Un constat : mon besoin d'être autre part et dans un autre temps, qui jadis se concrétisait dans la science-fiction, s'est déplacé vers la philosophie. Est-ce un signe de maturité ou de vieillissement ?

Une précision : je ne fais que résumer (et parfois commenter) ce que j'ai compris de mes lectures d'aujourd'hui. Cela ne signifie en aucun cas que je suis d'accord avec ce qui est énoncé.

Kant. — Je me mets à lire avec attention les deux préfaces et l'introduction de la Critique de la raison pure (deuxième édition, 1787) sur fond de Bob l'éponge (sans doute est-ce une première dans l'histoire de l'humanité). Ça change : voilà donc un auteur qui prend le temps de poser son sujet, de déclarer ses objectifs et d'expliquer de manière extrêmement (voire trop ?) didactique, à l'aide de nombreux exemples et digressions, chacun des termes utilisés, chaque concept, un peu à la manière d'un professeur. Le texte est beaucoup plus facile d'accès que ceux de L.W. qui, pour sa part, répugne à dire et se contente de montrer : demandez à ce dernier si « Je pense donc je suis » est valide et il vous répondra quelque chose comme : « "Je pense qu'il va pleuvoir aujourd'hui" est-il valide ? » (ce qui, soit dit en passant, est une excellente réponse).

Dans ses préfaces, Kant annonce la couleur : son objectif est de mettre fin une bonne fois pour toutes aux querelles incessantes de son temps autour de la métaphysique (branche de la philosophie qui s'occupe des causes premières, qui a pour objet l'étude de ce qui dépasse les frontières du Monde) ; de s'assurer que cette dernière connaisse le même chemin jalonné (« la voie sûre d'une science ») que celui qui fut jadis parcouru par les mathématiques et la physique. Rien de moins !
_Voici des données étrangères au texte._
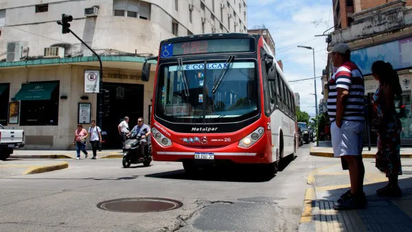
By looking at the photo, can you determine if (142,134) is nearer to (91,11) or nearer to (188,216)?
(188,216)

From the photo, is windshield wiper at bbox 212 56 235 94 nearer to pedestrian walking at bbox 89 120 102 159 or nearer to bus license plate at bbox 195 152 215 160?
bus license plate at bbox 195 152 215 160

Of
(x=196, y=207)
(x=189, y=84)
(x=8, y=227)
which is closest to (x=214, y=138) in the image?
(x=189, y=84)

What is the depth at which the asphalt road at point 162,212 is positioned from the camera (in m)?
3.96

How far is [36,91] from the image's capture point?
76.6ft

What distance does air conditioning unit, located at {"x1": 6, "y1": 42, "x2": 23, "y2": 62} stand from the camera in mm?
24219

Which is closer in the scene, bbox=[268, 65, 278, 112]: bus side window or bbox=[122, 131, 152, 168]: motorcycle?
bbox=[268, 65, 278, 112]: bus side window

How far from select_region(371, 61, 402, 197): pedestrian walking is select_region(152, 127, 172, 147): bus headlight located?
427 cm

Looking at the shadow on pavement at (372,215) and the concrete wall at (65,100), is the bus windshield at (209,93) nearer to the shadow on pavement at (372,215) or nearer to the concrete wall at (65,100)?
the shadow on pavement at (372,215)

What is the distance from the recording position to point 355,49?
75.0 ft

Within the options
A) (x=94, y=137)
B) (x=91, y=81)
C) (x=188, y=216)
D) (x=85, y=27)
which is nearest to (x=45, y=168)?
(x=94, y=137)

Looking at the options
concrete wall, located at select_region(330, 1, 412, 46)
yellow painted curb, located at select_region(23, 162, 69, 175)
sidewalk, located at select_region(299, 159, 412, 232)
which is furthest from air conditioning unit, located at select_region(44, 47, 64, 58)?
sidewalk, located at select_region(299, 159, 412, 232)

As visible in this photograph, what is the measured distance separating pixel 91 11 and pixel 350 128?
22.7 m

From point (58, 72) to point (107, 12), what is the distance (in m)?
5.24

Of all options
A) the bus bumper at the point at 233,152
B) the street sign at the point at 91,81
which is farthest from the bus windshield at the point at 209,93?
the street sign at the point at 91,81
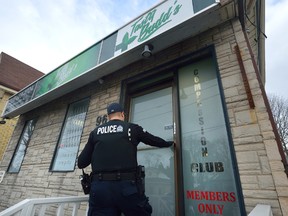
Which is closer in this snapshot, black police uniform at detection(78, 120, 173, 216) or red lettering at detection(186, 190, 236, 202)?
black police uniform at detection(78, 120, 173, 216)

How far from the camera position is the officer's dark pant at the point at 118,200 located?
1.48 metres

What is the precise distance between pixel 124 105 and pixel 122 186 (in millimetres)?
1847

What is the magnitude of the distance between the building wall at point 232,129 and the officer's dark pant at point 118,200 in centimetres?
99

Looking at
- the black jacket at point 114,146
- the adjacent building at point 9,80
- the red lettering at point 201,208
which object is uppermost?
the adjacent building at point 9,80

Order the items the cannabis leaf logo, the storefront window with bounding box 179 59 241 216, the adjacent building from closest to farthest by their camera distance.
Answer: the storefront window with bounding box 179 59 241 216 < the cannabis leaf logo < the adjacent building

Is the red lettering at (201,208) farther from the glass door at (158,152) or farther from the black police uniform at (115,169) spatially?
the black police uniform at (115,169)

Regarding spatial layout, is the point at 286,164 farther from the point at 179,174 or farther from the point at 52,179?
the point at 52,179

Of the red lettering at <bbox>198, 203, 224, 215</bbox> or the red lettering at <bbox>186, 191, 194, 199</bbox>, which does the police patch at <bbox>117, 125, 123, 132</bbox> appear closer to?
the red lettering at <bbox>186, 191, 194, 199</bbox>

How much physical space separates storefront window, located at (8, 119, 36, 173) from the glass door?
12.8 feet

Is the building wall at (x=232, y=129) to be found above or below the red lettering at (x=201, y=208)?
above

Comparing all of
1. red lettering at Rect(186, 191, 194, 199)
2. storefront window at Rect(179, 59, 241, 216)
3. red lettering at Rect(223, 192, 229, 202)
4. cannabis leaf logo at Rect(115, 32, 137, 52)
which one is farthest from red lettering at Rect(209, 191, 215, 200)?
cannabis leaf logo at Rect(115, 32, 137, 52)

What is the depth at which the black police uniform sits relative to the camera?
1498 millimetres

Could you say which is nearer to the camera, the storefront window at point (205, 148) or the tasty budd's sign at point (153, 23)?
the storefront window at point (205, 148)

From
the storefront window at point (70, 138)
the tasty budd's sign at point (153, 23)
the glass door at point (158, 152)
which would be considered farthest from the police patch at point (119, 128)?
the storefront window at point (70, 138)
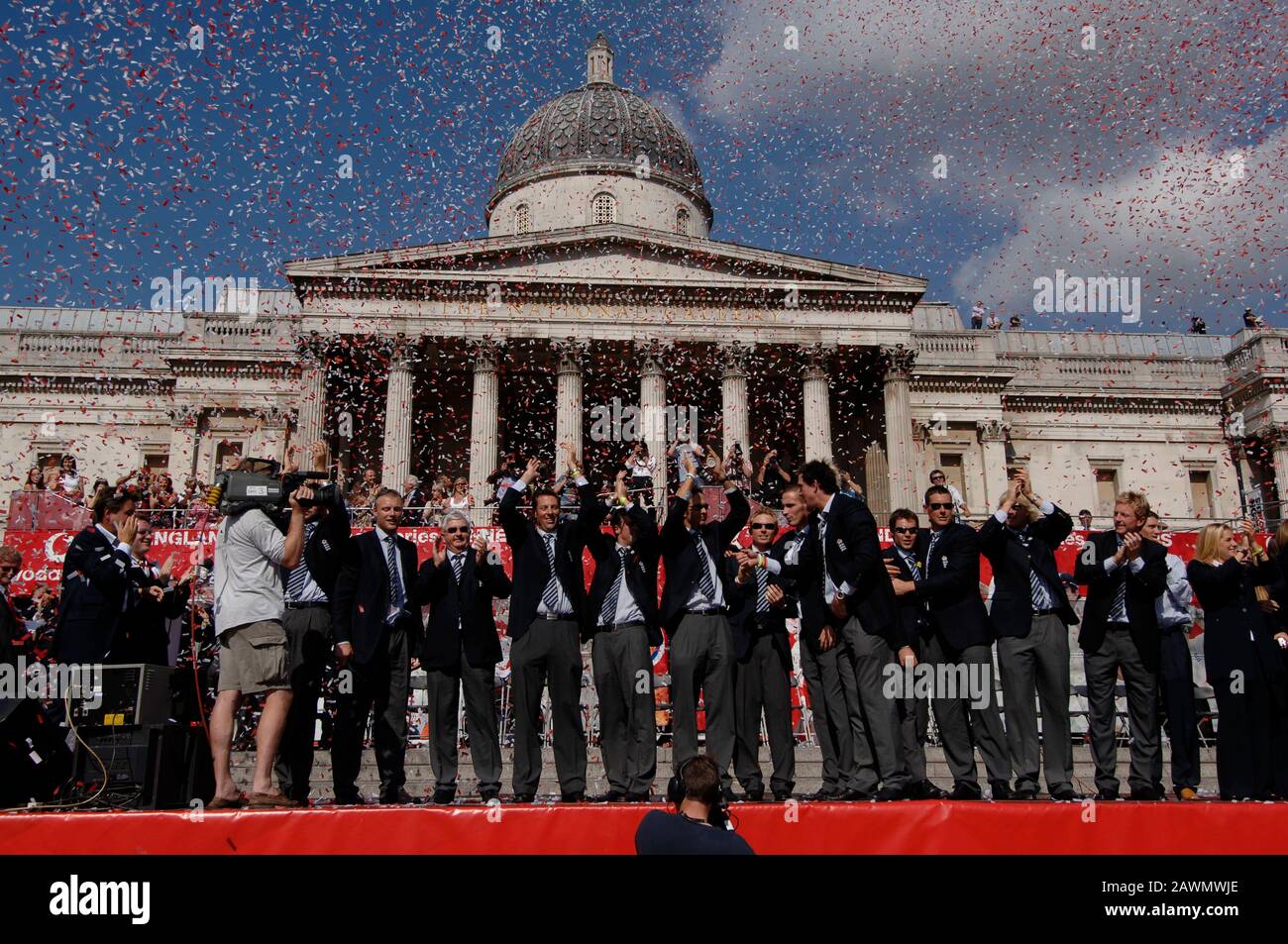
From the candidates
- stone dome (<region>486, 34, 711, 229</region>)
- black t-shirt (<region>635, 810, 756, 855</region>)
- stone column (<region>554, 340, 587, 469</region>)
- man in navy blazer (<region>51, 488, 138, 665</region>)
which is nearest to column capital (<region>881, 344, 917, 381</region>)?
stone column (<region>554, 340, 587, 469</region>)

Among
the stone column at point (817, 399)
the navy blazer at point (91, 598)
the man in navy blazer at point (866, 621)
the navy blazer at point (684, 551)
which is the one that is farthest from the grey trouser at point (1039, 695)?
the stone column at point (817, 399)

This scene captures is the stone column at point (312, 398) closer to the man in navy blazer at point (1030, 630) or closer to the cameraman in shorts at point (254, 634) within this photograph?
the cameraman in shorts at point (254, 634)

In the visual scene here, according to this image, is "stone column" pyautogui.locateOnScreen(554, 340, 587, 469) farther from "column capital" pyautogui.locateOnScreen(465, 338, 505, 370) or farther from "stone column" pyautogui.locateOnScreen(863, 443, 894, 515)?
"stone column" pyautogui.locateOnScreen(863, 443, 894, 515)

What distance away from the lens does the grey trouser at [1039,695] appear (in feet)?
22.2

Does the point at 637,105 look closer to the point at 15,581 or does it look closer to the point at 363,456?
the point at 363,456

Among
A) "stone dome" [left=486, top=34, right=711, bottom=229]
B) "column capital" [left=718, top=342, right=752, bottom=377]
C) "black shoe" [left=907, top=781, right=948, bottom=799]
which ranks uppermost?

Pour ce faire, écrit-il, il convient de mettre en place l'équivalent d'une « révolution copernicienne » : si nous voulons que la métaphysique fasse un bond en avant, il faut renverser le paradigme. Ainsi Kant propose-t-il, dans ce domaine, une nouvelle méthode d'investigation : plutôt que d'essayer de prendre appui, en vain, sur les différents objets affectant nos sens pour en tirer de pures intuitions, ne vaudrait-il pas mieux, au contraire, régler ces objets d'après une connaissance établie a priori, précédant toute forme d'expérience ? La révolution proposée ici est donc la suivante : la connaissance devient le centre et c'est en quelque sorte à l'objet de tourner autour d'elle. L'utilité d'un tel bouleversement, explique-t-il, est à la fois négative et positive : négative car il restreindrait grandement les frontières à l'intérieur desquelles la métaphysique peut se développer ; positive car il permettrait enfin d'utiliser la métaphysique à des fins pratiques, autrement dit de faire ressortir son usage moral.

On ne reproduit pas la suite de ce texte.